A spokeswoman for GoFundMe had previously told The Times that the service “has been in contact with the campaign organizer and has no reason to question their authenticity,” but added that the page had been stripped from the site’s search results because the creator no longer had a Facebook page attached to the fundraising page.

Also muddying matters in recent days was an anonymously run Facebook page called “Support Darren Wilson,” with more than 77,000 likes.

In status updates over the weekend, the page’s operator had purported to know why the fundraising efforts had been halted but declined to share more information with supporters – some of whom saw their comments deleted after they raised questions about who was handling the money.

At one point, the page exhorted followers to start a petition against the GoFundMe page run by the attorneys  for Brown's family, which had raised $317,143 as of Monday evening.

“It’s a third-party thing,” Roorda said of the Facebook page. “It’s a fellow out of Texas who reached out early on, wanted to know how to help.  We told him about the young girl’s charitable efforts, he put the page up, and has promoted those efforts.”

Roorda is vice president of Shield of Hope -- the charitable wing of the Fraternal Order of Police union, to which Wilson belongs -- as well as a Democratic candidate for state Senate.

 (Earlier this year, Roorda sponsored a bill that, in addition to other changes, would have kept the names of officers involved in shootings secret unless they were charged. Roorda told The Times he is no longer pushing for that legislation.)

Roorda said Shield of Hope -- whose officers include a spokesman for the Ferguson Police Department and a Florissant city council member -- created the second Wilson fundraising page after the girl’s mom asked the union to take over.

That Florissant city council member, Joseph Eagan, said in an email: “My affiliation with the charity has more to do with my work as a police officer than as a councilman. Essentially I believe in due process.” He alluded to an incident in which he’d been shot while on duty.

 “The suspect that shot me in the face at point-blank range received due process,” he said. “I think all Americans should.” Eagen added that he would let Roorda speak on behalf of the organization.

Roorda said GoFundMe rules prevent page creators from transferring the administration of donation pages to other users, which is why two pages for Wilson came to exist side by side. Roorda said tax attorneys for the police union were trying to figure out how best to handle the hundreds of thousands of dollars in contributions, since donations for legal defenses are apparently not tax-deductible.
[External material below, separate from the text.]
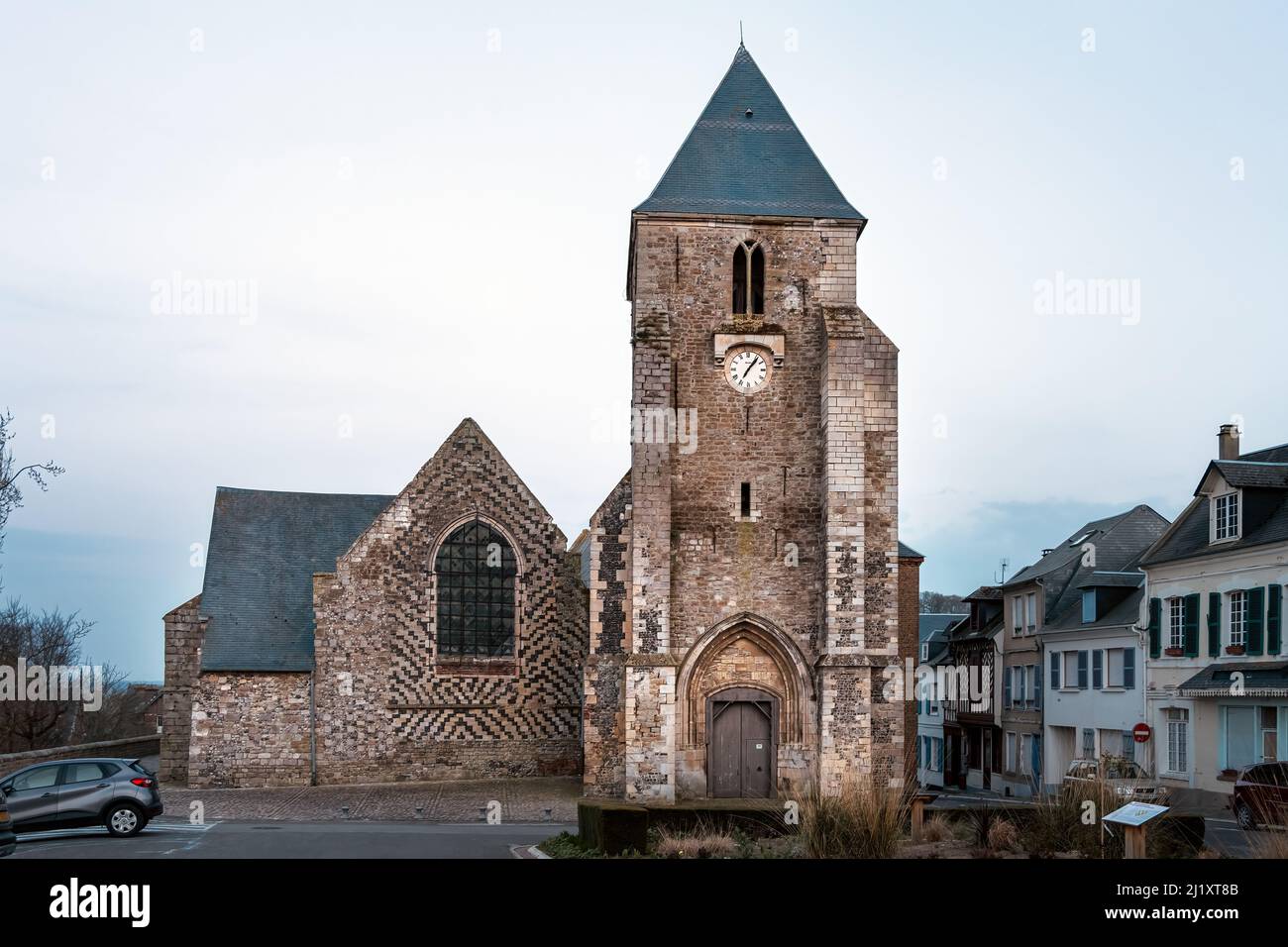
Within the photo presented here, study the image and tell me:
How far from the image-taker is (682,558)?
25.4 meters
“Before this, we were raising hundreds or maybe thousands of dollars to help pay for scholarships for children of cops, to pay for relief when an officer was hurt or killed in the line of duty,” Roorda said of Shield of Hope, which has existed for several years. “The epic proportions of this case is something that I don’t think anything was prepared for or expected.”

After a previous Times story identified Roorda as a member of the Wilson fundraising effort, social media users took note of details about his professional history.
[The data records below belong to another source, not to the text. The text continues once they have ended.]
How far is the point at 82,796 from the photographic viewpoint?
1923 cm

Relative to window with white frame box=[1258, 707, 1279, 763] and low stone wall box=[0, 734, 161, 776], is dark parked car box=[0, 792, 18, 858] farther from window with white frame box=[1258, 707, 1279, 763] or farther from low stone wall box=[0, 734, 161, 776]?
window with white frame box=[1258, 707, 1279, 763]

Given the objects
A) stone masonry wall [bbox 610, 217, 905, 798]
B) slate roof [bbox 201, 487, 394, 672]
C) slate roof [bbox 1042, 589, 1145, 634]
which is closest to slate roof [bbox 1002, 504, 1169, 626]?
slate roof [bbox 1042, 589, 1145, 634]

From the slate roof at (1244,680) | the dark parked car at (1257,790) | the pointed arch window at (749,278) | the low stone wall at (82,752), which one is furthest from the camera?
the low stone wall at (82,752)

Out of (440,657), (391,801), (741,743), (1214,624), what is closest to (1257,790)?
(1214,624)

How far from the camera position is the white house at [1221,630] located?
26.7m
Roorda was fired from the police force of Arnold, a St. Louis exurb, in 2001. His superiors accused him of filing a false statement against a suspect in 1997 and against his own police chief in 2001 when the chief declined to give Roorda paid paternity leave, according to Missouri court records.
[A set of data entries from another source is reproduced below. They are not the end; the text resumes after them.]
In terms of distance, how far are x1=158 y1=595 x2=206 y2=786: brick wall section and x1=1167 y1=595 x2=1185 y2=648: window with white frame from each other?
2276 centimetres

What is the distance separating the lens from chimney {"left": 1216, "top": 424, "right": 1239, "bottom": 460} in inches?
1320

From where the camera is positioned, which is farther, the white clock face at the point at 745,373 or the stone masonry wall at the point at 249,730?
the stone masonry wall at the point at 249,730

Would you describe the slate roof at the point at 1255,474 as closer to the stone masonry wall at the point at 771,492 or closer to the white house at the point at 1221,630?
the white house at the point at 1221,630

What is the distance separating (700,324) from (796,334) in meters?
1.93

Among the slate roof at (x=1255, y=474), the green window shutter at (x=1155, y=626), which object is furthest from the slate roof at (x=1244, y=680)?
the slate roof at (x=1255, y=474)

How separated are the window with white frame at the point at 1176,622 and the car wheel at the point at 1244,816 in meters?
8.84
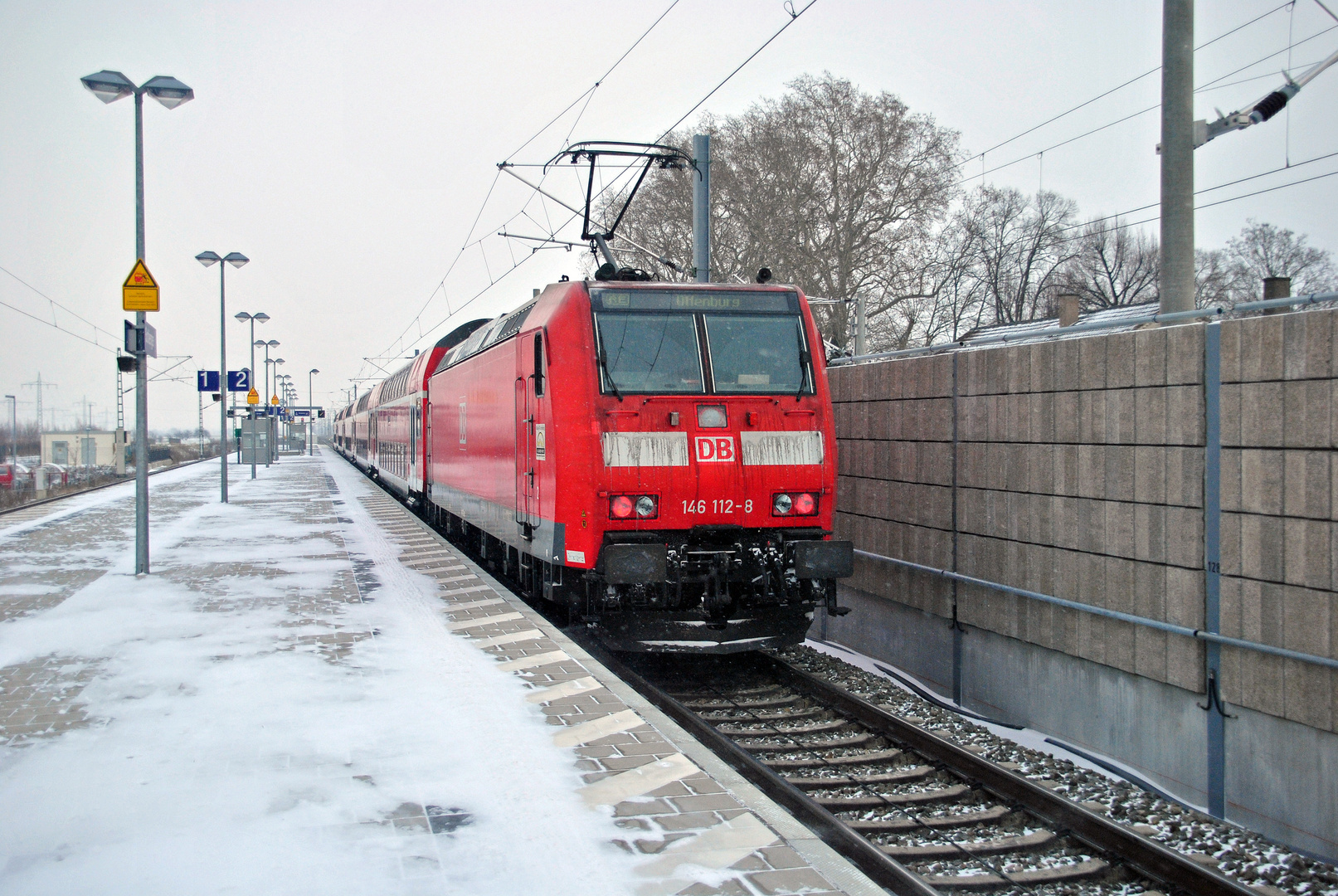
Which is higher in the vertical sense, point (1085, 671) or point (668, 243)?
point (668, 243)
The lawmaker told The Times that the 2001 dispute with his boss came after Roorda filed a police report against the chief for violating a restraining order held by the chief’s wife. The city fired the chief not long after, he said.

Roorda later became police chief of Kimmswick, another St. Louis exurb, and a business manager for the St. Louis Police Officers Assn. He now sits on the Missouri House’s public safety committee.

Asked if he had any trepidation at getting involved in the Ferguson affair as a politician running for office, Roorda responded:

“I can tell you that every single voter in my district that I’ve talked to wants to reserve judgment on Officer Wilson and on Michael Brown until the facts are out there. … The people in my district just care about getting the facts and about justice being done.”